I felt embarrassed to be singled out and reprimanded. Minutes later, the chance came to castigate myself for my stupidity. Twenty metres straight in front of me, under a tree, was a small mound of sand with a square wood-frame opening on top.
Doep turned his head towards me as he lay in the sand. “Korff … Green … clear that bunker!” he yelled furiously, his face flushed red against his long blond hair.
Hellhound on my trail—Robert Johnson
I looked at Kevin Green on my right. He looked back at me deadpan. I rolled onto my side and fumbled in my little pouch for a smooth M27 grenade. I nodded at Kevin and, with the whole platoon keeping cover, we both leaped up and ran across the short space to the bunker and dived down close to it. Although I had never thrown a live grenade before (I must have missed that class during basic training for some reason), I felt no hesitation about doing so. I pulled hard on the pin and held the lever down. Kevin lay on his stomach a few yards from me with his rifle trained on the bunker. I rolled over as I had seen it being done in the movies, lobbed the grenade into the dark hole and rolled away again, stopping only a metre from the bunker with my arms over my head.
Whomp
!
The ground beneath me shook and a cloud of white dust and smoke billowed up from the small hole about a metre off. The bunker seemed to be empty. If it wasn’t, they died quietly. We reached a small trench and a long mound of dirt. Shots cracked over our heads.

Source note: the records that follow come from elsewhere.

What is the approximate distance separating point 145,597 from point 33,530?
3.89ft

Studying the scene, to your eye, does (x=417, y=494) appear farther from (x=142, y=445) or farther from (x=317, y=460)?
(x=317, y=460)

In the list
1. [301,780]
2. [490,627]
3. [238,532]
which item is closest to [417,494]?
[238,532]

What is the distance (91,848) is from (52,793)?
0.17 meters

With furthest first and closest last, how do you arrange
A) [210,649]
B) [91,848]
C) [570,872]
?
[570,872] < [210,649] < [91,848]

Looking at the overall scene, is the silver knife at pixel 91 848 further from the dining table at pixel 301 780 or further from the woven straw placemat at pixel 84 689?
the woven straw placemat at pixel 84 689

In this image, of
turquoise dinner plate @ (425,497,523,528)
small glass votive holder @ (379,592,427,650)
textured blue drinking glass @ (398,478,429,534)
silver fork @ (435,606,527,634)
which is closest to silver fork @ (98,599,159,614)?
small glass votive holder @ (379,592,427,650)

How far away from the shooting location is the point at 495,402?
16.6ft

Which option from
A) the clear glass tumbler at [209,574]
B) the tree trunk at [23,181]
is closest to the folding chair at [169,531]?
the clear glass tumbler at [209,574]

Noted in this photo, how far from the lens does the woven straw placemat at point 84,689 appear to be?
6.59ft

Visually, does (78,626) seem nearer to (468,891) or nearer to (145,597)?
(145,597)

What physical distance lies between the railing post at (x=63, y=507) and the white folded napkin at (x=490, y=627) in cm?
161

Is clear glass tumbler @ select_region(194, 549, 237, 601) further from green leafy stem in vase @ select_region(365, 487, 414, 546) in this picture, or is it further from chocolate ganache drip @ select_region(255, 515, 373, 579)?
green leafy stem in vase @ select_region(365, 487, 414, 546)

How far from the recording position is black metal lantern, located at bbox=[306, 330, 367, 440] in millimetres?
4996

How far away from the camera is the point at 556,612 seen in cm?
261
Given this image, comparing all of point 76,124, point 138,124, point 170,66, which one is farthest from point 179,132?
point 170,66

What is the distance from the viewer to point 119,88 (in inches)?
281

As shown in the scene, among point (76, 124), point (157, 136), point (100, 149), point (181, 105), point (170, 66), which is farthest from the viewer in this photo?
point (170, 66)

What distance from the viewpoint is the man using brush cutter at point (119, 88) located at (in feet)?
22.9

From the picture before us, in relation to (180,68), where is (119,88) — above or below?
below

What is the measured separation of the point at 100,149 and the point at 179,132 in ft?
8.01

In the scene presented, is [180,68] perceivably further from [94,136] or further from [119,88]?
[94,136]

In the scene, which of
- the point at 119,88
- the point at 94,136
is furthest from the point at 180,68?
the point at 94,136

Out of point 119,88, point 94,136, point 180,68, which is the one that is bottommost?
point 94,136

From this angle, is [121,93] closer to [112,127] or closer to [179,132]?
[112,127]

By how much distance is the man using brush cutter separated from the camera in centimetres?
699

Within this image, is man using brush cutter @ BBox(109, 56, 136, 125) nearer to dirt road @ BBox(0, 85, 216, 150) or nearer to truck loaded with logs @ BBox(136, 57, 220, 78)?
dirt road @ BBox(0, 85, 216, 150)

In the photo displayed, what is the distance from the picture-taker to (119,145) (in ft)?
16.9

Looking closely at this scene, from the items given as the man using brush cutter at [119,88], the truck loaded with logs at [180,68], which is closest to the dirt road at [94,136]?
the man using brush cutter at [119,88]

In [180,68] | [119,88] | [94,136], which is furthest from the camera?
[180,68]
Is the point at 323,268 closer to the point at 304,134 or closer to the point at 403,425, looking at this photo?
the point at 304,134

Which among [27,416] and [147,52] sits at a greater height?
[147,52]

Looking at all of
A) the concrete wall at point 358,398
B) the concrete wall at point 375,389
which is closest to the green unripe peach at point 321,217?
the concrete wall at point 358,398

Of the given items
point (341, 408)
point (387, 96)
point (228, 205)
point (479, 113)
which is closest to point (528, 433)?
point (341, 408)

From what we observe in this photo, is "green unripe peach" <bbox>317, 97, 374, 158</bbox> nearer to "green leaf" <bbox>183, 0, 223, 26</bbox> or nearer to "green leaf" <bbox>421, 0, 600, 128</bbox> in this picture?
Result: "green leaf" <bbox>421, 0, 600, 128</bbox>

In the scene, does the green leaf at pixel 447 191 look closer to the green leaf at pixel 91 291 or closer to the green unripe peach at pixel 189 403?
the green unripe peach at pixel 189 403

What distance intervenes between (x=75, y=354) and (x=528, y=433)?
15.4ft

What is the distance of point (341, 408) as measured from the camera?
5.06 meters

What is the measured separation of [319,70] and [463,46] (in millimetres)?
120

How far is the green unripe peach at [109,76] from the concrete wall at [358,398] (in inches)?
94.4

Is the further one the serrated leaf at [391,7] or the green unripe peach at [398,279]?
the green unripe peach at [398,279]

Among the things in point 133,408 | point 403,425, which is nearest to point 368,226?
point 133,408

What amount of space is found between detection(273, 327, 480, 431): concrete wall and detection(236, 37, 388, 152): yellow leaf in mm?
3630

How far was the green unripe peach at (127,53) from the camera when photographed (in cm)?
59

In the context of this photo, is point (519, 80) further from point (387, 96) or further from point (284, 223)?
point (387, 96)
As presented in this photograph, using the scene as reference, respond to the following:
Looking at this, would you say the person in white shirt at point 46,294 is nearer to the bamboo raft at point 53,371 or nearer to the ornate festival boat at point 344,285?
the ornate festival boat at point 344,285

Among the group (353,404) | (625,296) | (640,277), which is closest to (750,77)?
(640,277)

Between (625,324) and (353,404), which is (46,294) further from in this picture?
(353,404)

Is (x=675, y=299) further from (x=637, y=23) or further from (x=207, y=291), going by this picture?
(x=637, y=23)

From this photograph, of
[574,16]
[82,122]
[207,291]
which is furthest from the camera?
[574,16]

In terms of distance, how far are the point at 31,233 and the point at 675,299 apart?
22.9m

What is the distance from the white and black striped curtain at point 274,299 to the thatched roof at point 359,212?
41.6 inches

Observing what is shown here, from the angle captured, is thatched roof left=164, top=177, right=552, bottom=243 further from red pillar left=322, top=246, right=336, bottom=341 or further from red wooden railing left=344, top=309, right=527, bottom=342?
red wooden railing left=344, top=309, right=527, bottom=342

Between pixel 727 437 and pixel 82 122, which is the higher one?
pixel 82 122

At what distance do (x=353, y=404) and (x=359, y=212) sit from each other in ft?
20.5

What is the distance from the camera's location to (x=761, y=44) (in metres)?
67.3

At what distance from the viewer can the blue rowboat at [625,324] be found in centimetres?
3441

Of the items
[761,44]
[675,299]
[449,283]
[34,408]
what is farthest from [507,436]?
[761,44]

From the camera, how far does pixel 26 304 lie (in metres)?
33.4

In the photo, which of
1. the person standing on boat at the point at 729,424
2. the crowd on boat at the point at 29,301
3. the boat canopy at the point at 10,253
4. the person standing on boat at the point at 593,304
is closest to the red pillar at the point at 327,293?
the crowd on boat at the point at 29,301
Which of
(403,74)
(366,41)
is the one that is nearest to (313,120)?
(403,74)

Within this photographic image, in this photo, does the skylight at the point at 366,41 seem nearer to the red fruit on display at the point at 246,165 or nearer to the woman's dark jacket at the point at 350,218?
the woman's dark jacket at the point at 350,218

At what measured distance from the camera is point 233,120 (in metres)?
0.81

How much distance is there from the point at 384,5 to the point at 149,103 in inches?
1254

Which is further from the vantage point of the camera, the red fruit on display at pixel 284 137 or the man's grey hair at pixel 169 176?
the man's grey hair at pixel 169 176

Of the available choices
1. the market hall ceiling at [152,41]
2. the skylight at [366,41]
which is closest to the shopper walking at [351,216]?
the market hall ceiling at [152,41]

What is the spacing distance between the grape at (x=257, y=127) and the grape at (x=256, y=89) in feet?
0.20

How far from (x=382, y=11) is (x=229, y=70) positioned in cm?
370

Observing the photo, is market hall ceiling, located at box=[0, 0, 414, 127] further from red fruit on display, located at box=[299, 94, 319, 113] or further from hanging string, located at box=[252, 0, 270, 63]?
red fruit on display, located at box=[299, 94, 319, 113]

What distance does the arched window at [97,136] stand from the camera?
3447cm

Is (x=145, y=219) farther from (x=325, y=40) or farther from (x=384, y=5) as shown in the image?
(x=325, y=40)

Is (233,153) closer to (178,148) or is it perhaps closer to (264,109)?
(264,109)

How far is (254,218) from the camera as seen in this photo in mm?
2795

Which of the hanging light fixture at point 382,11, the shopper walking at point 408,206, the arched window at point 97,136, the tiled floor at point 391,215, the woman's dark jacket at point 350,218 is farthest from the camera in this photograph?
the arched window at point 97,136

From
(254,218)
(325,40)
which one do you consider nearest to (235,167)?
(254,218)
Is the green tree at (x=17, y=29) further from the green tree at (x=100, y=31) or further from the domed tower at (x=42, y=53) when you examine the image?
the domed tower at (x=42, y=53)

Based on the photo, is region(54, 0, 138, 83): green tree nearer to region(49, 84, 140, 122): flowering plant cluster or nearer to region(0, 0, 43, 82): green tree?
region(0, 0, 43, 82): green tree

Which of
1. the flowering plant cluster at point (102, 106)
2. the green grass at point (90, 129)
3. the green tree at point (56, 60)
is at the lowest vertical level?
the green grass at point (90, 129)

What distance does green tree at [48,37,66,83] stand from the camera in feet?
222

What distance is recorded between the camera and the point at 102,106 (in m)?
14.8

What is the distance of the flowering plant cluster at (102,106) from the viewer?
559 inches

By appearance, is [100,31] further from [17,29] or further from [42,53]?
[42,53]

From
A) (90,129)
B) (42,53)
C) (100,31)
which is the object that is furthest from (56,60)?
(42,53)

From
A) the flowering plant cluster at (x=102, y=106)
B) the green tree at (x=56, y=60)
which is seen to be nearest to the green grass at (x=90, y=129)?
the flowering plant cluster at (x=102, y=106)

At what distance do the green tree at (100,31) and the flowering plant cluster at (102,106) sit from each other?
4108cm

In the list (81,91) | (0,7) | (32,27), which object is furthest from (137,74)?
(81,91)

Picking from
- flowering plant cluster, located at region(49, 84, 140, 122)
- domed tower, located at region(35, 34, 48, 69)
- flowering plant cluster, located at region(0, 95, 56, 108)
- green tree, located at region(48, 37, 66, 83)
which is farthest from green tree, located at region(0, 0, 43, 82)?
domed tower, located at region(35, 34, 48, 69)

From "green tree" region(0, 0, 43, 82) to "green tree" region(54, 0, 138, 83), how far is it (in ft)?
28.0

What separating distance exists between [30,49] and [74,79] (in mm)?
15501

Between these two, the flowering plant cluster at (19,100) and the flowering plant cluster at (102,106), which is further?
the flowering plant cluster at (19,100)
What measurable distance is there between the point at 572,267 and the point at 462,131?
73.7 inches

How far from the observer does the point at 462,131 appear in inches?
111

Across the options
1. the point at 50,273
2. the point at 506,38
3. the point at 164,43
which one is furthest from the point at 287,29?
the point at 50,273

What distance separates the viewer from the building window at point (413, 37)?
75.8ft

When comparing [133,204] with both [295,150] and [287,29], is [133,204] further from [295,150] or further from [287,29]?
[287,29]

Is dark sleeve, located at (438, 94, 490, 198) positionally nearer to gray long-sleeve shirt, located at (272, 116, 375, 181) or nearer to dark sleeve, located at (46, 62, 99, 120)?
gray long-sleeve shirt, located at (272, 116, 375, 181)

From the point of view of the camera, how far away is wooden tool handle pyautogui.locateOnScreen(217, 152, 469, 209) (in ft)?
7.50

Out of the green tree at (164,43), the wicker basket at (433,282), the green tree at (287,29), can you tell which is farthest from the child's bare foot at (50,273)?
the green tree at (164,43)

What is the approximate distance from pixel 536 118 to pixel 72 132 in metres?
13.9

Fifty yards ahead was a group of FAPLA troops who seemed to have been caught in mid-crossing to another trench. They ran with long strides to make the best of what little cover they had. Fucking targets at last! Their gunsmoke marked them clearly as their comrades already in cover blasted away at us. We got behind the cover of the long mound of sand and fired furiously. I was on one knee with just my upper body exposed above the wall of sand. I could see a couple of woolly black heads bobbing as the group of five or six who had been caught in the open now ran, bent over and at the speed of sound, diving for their lives into the thin trees, where a few brave comrades already lay in the scanty cover. These gentlemen kept up a furious rate of fire in single shots and not automatic, which was the norm. At least when they fired on automatic fire they usually shot high but not this time. Bullets cracked around us. Fighting the instinct to duck down, I stayed up and aimed at the rapidly disappearing bobbing heads. I knew I was shooting too fast and moving my barrel from side to side without staying on one target but I was stuck in a mode and unable to slow down as I pulled the trigger as fast as I could.